● **REQUIRED WORK**: Reproduce, character for character, the lines of the records below, starting with the line that contains "From the image presented, from" and going on through the line that contains "5. [160,202]". Include both of those lines and nothing else.

## begin

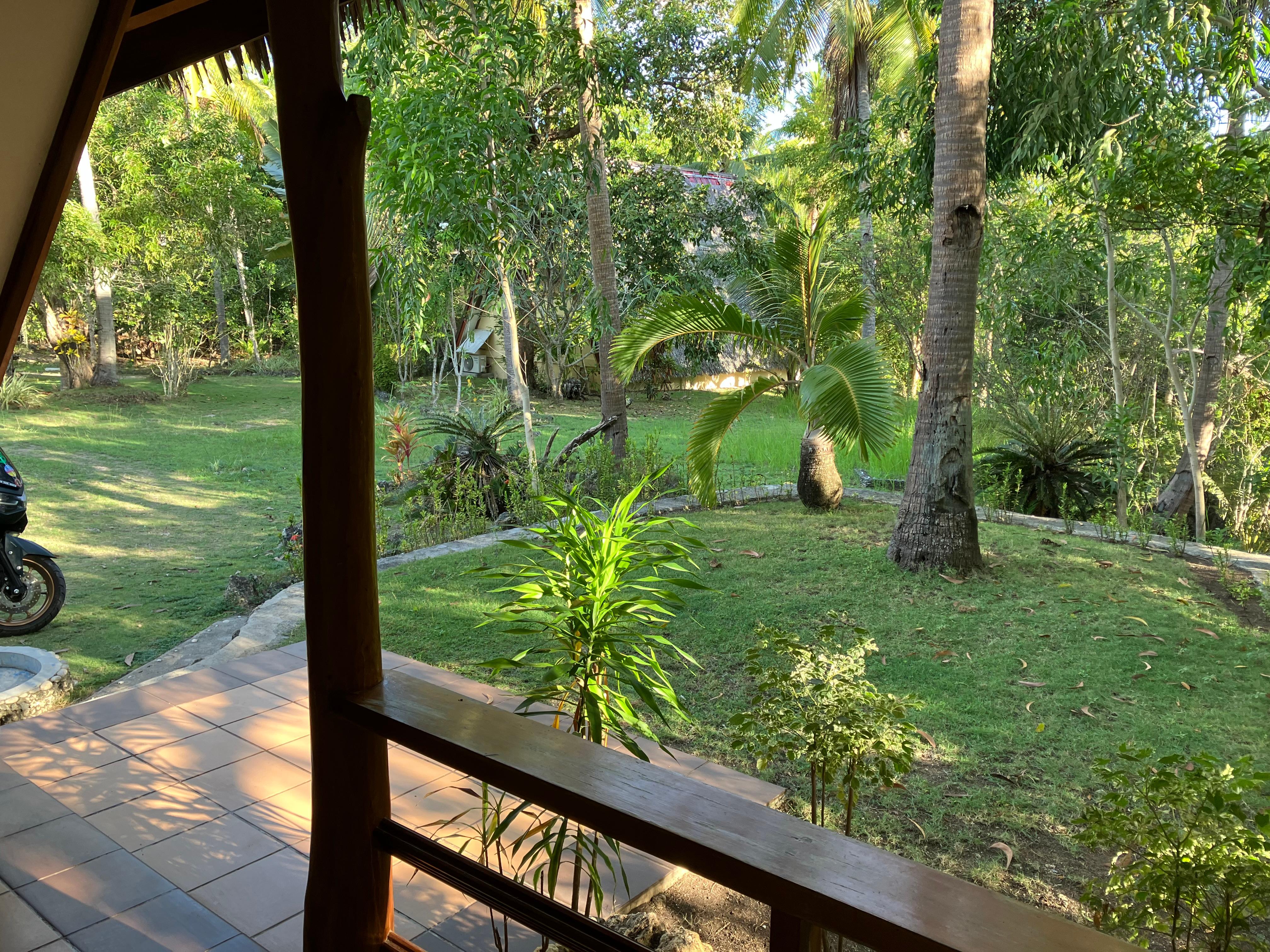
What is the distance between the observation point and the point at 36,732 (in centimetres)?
328

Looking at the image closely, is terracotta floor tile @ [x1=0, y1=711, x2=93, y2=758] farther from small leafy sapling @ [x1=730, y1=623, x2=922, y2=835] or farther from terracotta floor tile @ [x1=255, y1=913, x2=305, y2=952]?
small leafy sapling @ [x1=730, y1=623, x2=922, y2=835]

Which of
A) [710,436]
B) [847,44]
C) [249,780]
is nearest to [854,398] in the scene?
[710,436]

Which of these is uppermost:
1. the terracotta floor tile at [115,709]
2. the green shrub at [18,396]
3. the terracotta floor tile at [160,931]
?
the green shrub at [18,396]

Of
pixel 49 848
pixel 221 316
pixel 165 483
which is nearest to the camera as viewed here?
pixel 49 848

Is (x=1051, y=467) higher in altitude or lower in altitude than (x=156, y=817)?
higher

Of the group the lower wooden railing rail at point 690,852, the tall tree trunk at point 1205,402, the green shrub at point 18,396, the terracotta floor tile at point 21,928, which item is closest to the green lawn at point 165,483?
the green shrub at point 18,396

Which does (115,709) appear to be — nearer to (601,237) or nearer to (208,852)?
(208,852)

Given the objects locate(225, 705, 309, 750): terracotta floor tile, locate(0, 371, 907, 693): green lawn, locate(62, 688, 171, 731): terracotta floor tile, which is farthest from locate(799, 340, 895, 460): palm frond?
locate(62, 688, 171, 731): terracotta floor tile

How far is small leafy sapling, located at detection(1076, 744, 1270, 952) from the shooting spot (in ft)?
5.45

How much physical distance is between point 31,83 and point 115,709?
8.21 feet

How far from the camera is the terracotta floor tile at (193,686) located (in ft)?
11.9

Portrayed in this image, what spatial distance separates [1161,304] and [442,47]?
7605mm

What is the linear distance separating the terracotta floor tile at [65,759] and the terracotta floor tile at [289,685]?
2.08ft

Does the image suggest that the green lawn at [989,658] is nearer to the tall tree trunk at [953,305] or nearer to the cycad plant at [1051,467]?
the tall tree trunk at [953,305]
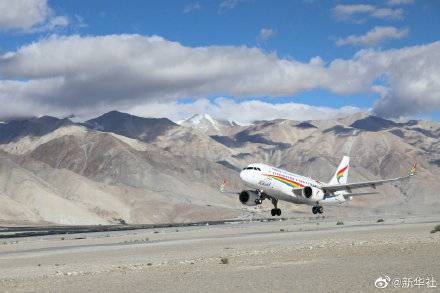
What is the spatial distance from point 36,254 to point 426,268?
2277 cm

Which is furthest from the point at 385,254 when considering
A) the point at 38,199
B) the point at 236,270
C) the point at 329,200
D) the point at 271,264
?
the point at 38,199

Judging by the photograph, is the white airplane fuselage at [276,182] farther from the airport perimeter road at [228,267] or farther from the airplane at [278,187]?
the airport perimeter road at [228,267]

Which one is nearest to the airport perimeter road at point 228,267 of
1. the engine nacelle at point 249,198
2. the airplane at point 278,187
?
the airplane at point 278,187

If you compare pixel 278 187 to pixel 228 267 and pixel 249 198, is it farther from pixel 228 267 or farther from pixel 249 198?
pixel 228 267

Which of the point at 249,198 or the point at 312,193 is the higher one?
the point at 312,193

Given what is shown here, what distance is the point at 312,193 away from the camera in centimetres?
6888

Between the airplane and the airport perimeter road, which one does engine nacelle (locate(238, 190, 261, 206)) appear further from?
the airport perimeter road

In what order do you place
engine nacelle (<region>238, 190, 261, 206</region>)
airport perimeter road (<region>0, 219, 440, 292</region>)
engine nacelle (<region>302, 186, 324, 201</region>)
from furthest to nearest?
engine nacelle (<region>302, 186, 324, 201</region>), engine nacelle (<region>238, 190, 261, 206</region>), airport perimeter road (<region>0, 219, 440, 292</region>)

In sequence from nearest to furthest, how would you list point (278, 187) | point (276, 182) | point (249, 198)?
1. point (276, 182)
2. point (278, 187)
3. point (249, 198)

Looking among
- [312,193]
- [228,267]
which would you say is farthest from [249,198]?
[228,267]

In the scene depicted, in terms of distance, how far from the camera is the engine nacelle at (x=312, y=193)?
68.1m

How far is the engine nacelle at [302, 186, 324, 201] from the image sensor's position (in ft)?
224

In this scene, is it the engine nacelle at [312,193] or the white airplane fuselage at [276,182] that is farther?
the engine nacelle at [312,193]

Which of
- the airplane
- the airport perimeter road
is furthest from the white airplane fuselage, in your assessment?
the airport perimeter road
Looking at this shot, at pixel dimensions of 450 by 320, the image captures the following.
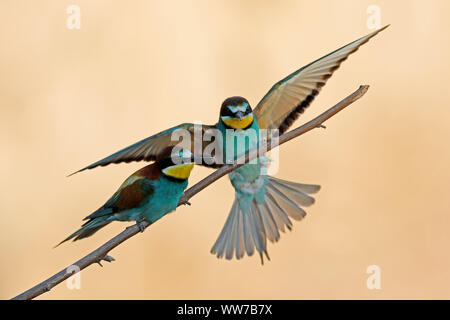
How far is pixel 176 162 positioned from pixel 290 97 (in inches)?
17.3

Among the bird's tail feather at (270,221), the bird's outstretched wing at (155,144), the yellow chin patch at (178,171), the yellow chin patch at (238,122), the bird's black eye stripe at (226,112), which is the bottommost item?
the bird's tail feather at (270,221)

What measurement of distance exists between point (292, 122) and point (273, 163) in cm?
27

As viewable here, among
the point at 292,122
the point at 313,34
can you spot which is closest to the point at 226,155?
the point at 292,122

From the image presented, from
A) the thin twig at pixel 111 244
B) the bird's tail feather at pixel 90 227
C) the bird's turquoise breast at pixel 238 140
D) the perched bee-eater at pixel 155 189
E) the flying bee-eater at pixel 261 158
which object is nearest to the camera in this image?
the thin twig at pixel 111 244

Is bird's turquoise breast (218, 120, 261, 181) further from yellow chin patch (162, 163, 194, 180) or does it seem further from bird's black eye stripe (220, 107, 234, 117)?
yellow chin patch (162, 163, 194, 180)

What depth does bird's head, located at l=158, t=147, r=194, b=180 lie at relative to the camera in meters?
1.44

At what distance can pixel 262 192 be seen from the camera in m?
1.95

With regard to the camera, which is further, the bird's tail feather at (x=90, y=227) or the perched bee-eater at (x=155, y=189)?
the perched bee-eater at (x=155, y=189)

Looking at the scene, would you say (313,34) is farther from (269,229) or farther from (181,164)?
(181,164)

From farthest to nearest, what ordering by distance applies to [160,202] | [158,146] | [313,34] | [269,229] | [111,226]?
1. [313,34]
2. [111,226]
3. [269,229]
4. [158,146]
5. [160,202]

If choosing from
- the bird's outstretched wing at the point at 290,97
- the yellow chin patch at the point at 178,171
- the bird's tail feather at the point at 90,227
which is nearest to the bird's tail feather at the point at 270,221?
the bird's outstretched wing at the point at 290,97

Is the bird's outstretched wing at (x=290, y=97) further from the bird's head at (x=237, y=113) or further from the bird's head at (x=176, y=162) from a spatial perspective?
the bird's head at (x=176, y=162)

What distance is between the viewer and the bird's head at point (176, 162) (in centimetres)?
144

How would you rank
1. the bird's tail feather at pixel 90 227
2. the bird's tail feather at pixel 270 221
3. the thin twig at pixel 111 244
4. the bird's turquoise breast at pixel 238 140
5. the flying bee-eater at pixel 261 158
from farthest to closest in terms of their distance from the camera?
the bird's tail feather at pixel 270 221 < the bird's turquoise breast at pixel 238 140 < the flying bee-eater at pixel 261 158 < the bird's tail feather at pixel 90 227 < the thin twig at pixel 111 244
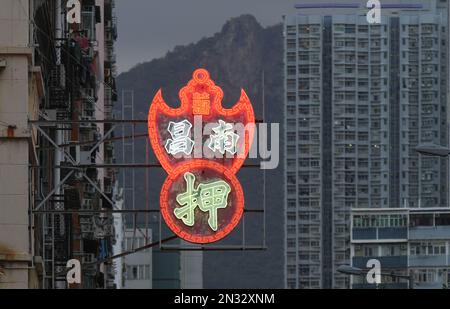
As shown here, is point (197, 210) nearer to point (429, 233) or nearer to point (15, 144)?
point (15, 144)

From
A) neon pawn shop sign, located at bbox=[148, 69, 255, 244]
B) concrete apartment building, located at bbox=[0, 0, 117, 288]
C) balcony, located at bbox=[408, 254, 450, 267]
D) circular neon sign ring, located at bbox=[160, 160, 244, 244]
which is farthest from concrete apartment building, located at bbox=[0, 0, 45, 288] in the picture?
balcony, located at bbox=[408, 254, 450, 267]

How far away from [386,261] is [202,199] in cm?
13530

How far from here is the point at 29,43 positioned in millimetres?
35656

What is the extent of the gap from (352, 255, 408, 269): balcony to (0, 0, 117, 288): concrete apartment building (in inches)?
3816

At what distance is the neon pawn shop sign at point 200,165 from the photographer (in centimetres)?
3719

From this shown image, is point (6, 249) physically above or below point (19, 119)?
below

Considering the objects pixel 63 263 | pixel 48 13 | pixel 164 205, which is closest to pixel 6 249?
pixel 164 205

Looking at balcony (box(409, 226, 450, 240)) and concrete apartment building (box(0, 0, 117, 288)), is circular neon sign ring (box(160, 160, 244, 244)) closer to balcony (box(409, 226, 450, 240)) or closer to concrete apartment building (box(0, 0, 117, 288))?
concrete apartment building (box(0, 0, 117, 288))

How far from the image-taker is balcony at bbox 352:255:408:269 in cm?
17162

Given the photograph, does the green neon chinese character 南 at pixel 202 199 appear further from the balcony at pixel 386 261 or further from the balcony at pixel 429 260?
the balcony at pixel 429 260

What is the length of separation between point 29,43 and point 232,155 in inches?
175

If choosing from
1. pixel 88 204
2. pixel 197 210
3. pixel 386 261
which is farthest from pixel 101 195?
pixel 386 261

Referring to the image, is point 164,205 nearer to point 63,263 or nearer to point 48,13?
point 48,13

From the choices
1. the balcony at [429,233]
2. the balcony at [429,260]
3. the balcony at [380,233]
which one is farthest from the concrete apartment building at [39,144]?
the balcony at [429,233]
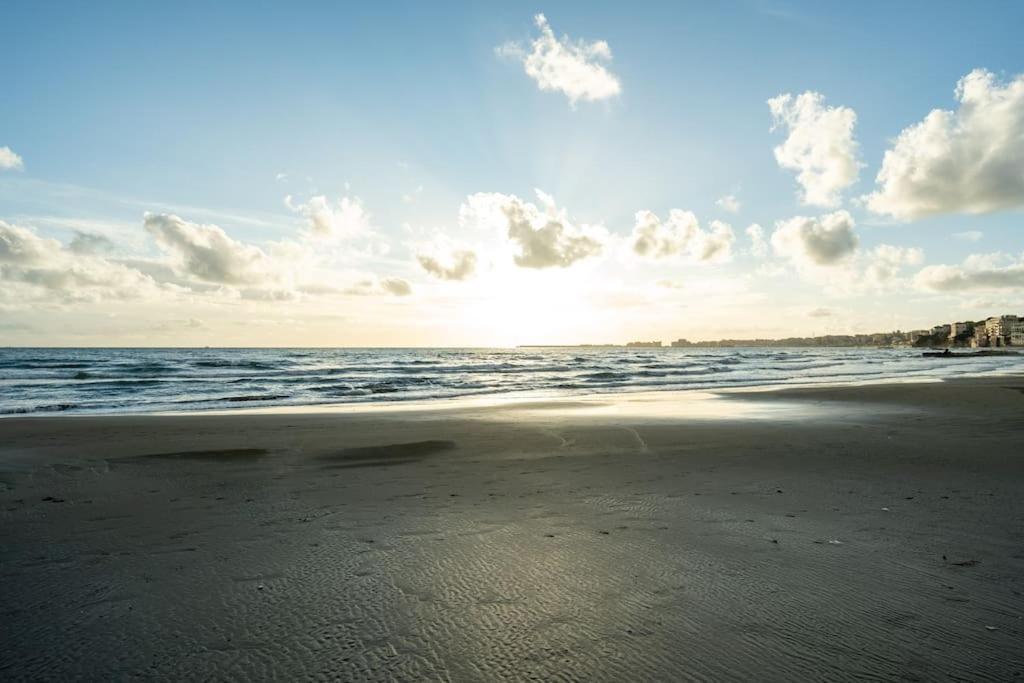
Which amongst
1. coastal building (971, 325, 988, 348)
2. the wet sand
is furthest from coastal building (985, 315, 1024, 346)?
the wet sand

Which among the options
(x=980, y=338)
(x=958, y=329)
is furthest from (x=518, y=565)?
(x=958, y=329)

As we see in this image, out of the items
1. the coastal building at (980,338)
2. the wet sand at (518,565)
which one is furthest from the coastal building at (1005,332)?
the wet sand at (518,565)

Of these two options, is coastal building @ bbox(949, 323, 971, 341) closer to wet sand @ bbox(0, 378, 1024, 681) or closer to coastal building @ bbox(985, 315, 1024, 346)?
coastal building @ bbox(985, 315, 1024, 346)

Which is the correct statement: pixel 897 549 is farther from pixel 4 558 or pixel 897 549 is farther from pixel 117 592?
pixel 4 558

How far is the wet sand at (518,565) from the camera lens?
9.34 feet

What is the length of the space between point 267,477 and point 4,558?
11.0ft

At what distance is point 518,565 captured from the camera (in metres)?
4.12

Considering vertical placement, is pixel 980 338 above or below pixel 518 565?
above

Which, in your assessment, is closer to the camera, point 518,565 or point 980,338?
point 518,565

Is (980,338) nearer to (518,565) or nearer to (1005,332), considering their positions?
(1005,332)

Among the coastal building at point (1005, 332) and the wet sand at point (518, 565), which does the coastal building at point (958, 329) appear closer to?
the coastal building at point (1005, 332)

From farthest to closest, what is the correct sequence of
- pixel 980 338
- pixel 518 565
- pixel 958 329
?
pixel 958 329, pixel 980 338, pixel 518 565

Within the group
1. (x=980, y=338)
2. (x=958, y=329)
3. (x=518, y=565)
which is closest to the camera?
(x=518, y=565)

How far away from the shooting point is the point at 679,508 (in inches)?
227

## end

● **FINAL RESULT**:
From the image presented, from
A) the thin twig at pixel 111 244
B) the bird's tail feather at pixel 90 227
C) the bird's turquoise breast at pixel 238 140
D) the perched bee-eater at pixel 155 189
E) the flying bee-eater at pixel 261 158
which object is nearest to the camera in this image?
the thin twig at pixel 111 244

Is bird's turquoise breast (218, 120, 261, 181) further from yellow chin patch (162, 163, 194, 180) or does it seem further from bird's black eye stripe (220, 107, 234, 117)?
yellow chin patch (162, 163, 194, 180)

What depth does bird's head, located at l=158, t=147, r=194, b=180 lie at relative to the camera in meters?
1.44

At what distance can pixel 262 192 be seen from the camera in m?
1.95

With regard to the camera, which is further, the bird's tail feather at (x=90, y=227) or the perched bee-eater at (x=155, y=189)?
the perched bee-eater at (x=155, y=189)

Looking at the scene, would you say (313,34) is farther from (269,229) or farther from (181,164)?
(181,164)

From farthest to nearest, what ordering by distance applies to [160,202] | [158,146] | [313,34] | [269,229] | [111,226]?
1. [313,34]
2. [111,226]
3. [269,229]
4. [158,146]
5. [160,202]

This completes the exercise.